Life with lightweight wheelchairs – dealing with different kinds of weather
At Karma Mobility, we want you to be able to enjoy a full life when you choose a product from our range of lightweight wheelchairs. Even when your mobility is limited – either permanently or temporarily – we think that your range of choices should be just as broad.
In order to achieve this, there are some ways your may need to adapt under certain conditions. Many of them are similar to the ways in which many people have to prepare- just with a few additions or special pieces of equipment.
Snow and ice
Lightweight wheelchairs are designed to move easily in small spaces and over flat surfaces. You can struggle if the conditions are not ideal or the terrain is rough. When there is a lot of snow or ice, you may need to get some assistance even if you usually self-propel.
That being said, a thick pair of gloves is useful to ensure you can still turn the wheels. If you get some with some light tread on the inside then this should help to counteract any slippage.
Plan your route in areas that see quite a lot of footfall and you should find that the area is clearer and perhaps even salted. You can buy your own salt from a hardware store so that you can prep your own driveway as well.

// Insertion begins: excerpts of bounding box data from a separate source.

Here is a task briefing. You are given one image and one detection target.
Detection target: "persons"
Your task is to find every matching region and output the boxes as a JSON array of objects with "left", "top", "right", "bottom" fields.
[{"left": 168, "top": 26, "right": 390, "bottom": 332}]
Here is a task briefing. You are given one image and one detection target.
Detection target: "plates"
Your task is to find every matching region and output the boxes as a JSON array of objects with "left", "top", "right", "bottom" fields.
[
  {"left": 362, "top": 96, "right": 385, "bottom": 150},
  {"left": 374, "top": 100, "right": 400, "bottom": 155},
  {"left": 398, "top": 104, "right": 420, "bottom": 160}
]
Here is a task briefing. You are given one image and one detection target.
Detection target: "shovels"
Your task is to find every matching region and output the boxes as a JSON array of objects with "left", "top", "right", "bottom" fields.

Manoeuvring a lightweight wheelchair can be strenuous work – especially if you are new to it. This may lead to perspiration and dehydration in the summer. Even if you are only going a short distance, it’s worth being prepared in hot weather.
At Karma Mobility, we have a range of accessories to help you carry the extras that you need. Ensure that you have a hat, sunscreen, water and a towel with you.
We do see some rain in the UK! It’s just not practical to spend every rainy day indoors so it’s worth investing in some sort of rain cover for yourself and your wheelchair. You can get ponchos that cover everything while still allowing you the access to propel yourself along. There are small, disposable ponchos or you can get something more heavy duty from an outdoor shop or online.